Le 26 juin 1962, comme beaucoup d'entre nous à la même époque, je quittais l'Algérie, pour être rapatrié en France. J'avais 20 ans et une valise, car ne voulant pas du cercueil, c'est elle que j'avais choisie.

La Patrie, nous était chère. Nos pères n'avaient pas hésité à partir pour la défendre  à plusieurs reprises, et l'Algérie et les colonies ont payé un lourd tribut en hommes, en particulier lors de la dernière guerre. Nous arborions pour le moindre événement le drapeau tricolore, et nous chantions la Marseillaise ailleurs que sur les stades.

La France, nous ne la connaissions pas, ou très peu, mais nos maîtres avaient su nous faire découvrir et apprécier sa belle langue et sa littérature, sa diversité géographique et sa capitale prestigieuse, son histoire glorieuse et ses grands hommes, rois et empereurs, savants et artistes, écrivains et poètes.

Nous étions Français, mais nous avions notre province en dehors de l'hexagone.  

Un million de gens, qui avaient gardé espoir jusqu'au bout, durent en quelques jours, quitter leur pays, leur village, leur famille et leurs amis, pour se retrouver sur une terre inconnue où personne ne les attendait. Pour eux pas de charters gratuits, pas de comités de soutien d'intellectuels, pas de mobilisation nationale, pas de psychologues, mais seulement quelques bénévoles et quelques organismes caritatifs, qui n'en eurent que plus de mérite.                   

L'accueil des Français fut souvent indifférent, parfois hostile (à Marseille Gaston Deffere ne voulait-il pas les rejeter à la mer ?), et même quelquefois intéressé.

Certains, parmi les plus âgés ou les plus fragiles, ne supportèrent pas cette terrible épreuve et moururent rapidement de chagrin ou par suicide.

Les autres se souvinrent qu'ils étaient fils de pionniers, et relevèrent les manches.

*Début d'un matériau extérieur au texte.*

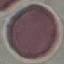

malaria status = uninfected
capture = smartphone through the microscope eyepiece
image type = cell patch, automatically extracted from a larger field of view and resized to 64 × 64 pixels
stain = Giemsa
preparation = thin blood film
Assess this cell for malaria.
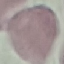

It is uninfected.

Summary:
  - Image type: automatically extracted cell patch, resized to 64 × 64 pixels
  - Stain: Giemsa
  - Preparation: thin smear
  - Capture: smartphone through the microscope eyepiece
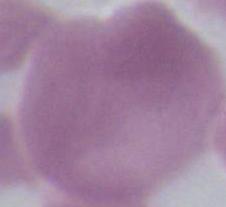

{
  "identification": "red blood cell",
  "modality": "photomicrograph",
  "magnification": "1000x"
}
Identify the blood parasite species.
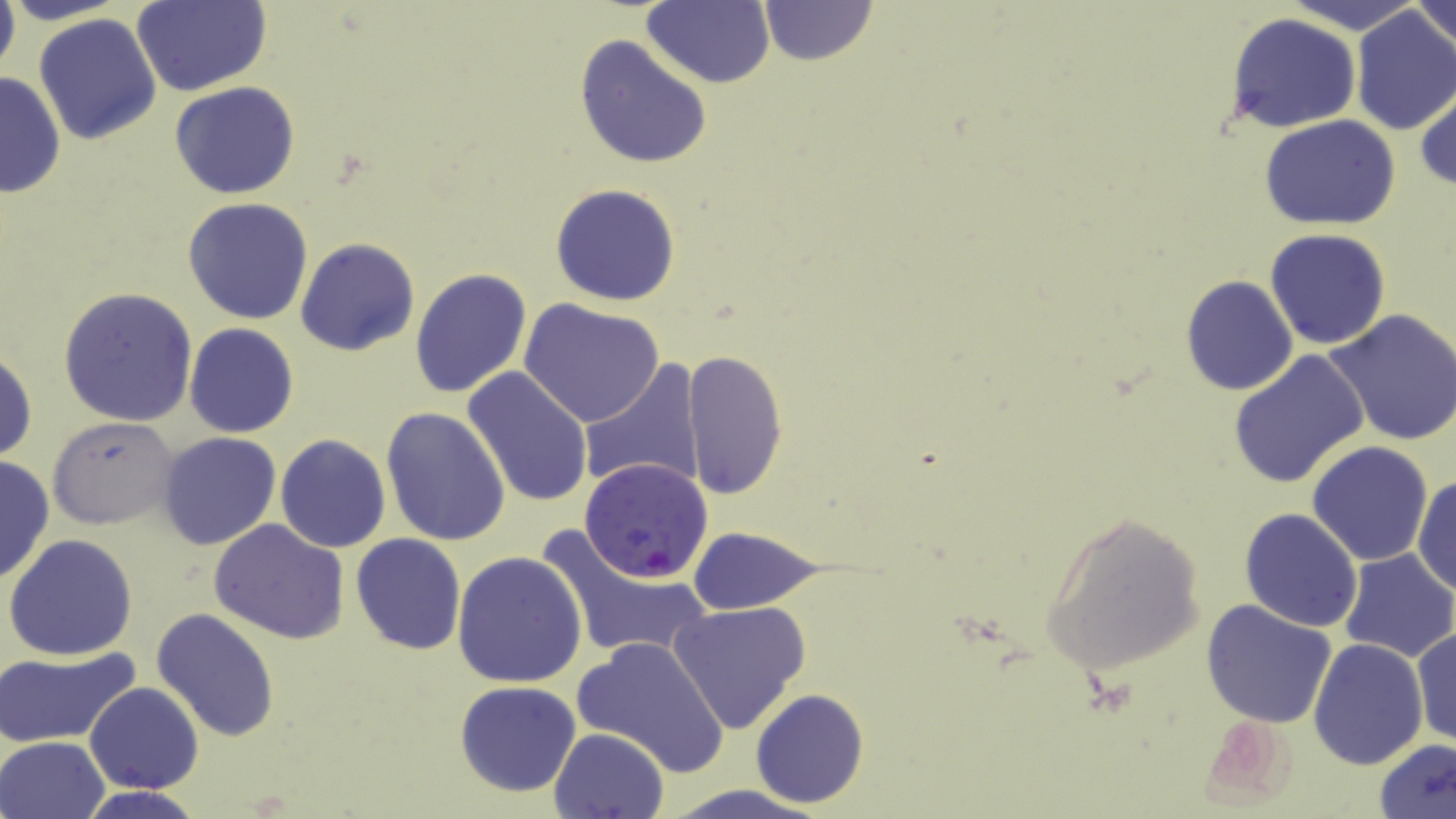

Plasmodium falciparum.

{
  "modality": "optical microscopy",
  "preparation": "thin blood film",
  "plasmodium_falciparum_infected_red_blood_cell_locations": "approximate bounding boxes as (x1, y1, x2, y2) in pixels: (580, 456, 713, 581)",
  "image_size": "1456×819 pixels",
  "stain": "May-Grünwald-Giemsa",
  "uninfected_red_blood_cell_locations": "approximate bounding boxes as (x1, y1, x2, y2) in pixels: (3, 0, 130, 26), (758, 0, 879, 66), (1286, 0, 1426, 32), (1411, 0, 1456, 50), (0, 1, 21, 83), (133, 1, 270, 96), (642, 2, 775, 88), (1349, 5, 1456, 136), (34, 13, 162, 145), (1227, 13, 1363, 133), (574, 37, 712, 169), (0, 70, 66, 198), (1415, 81, 1456, 193), (170, 82, 300, 200), (1260, 114, 1402, 231), (549, 183, 680, 307), (183, 197, 313, 323), (1264, 228, 1392, 350), (295, 237, 419, 356), (408, 266, 531, 399), (1179, 274, 1298, 397), (59, 287, 198, 426), (520, 299, 664, 429), (1325, 308, 1456, 448), (184, 323, 299, 438), (0, 345, 37, 464), (1226, 347, 1371, 489), (684, 348, 789, 500), (581, 361, 706, 493), (463, 366, 593, 508), (381, 406, 511, 546), (48, 416, 180, 531), (155, 432, 282, 551), (275, 434, 391, 552), (1306, 441, 1434, 567), (0, 453, 54, 586), (1412, 474, 1456, 596), (1239, 508, 1363, 631), (1038, 510, 1206, 676), (208, 519, 351, 643), (535, 523, 711, 664), (686, 525, 823, 614), (350, 533, 467, 656), (5, 534, 139, 661), (1338, 549, 1455, 662), (452, 550, 587, 688), (1200, 598, 1338, 728), (667, 602, 812, 735), (151, 608, 278, 740), (1409, 625, 1455, 749), (571, 636, 732, 774), (1308, 638, 1428, 769), (2, 647, 139, 747), (455, 681, 582, 798), (84, 683, 204, 794), (750, 688, 869, 807), (1195, 709, 1302, 811), (549, 726, 669, 818), (1, 735, 109, 819), (1372, 737, 1456, 819), (656, 785, 832, 819), (75, 786, 204, 818)",
  "magnification": "1000x",
  "field_of_view": "one of a larger specimen"
}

Comme leurs ancêtres ils repartirent à zéro à 40, à 50 et même à 60 ans et plus. Ils durent de la même façon mener un combat difficile pour se faire une place au soleil. Leurs ennemis n'étaient plus les marécages, les moustiques ou les Hadjoutes, mais l'administration, les banques et les dossiers.     

Et pendant des années la seule préoccupation fut, pour la plupart, d'assurer leurs besoins primaires de survie : se nourrir, se loger, se regrouper, puis gagner sa  vie, fonder une famille ou préparer sa retraite.

Mais leur Algérie ! L'avaient-ils oubliée ? Avaient-ils tourné la page ?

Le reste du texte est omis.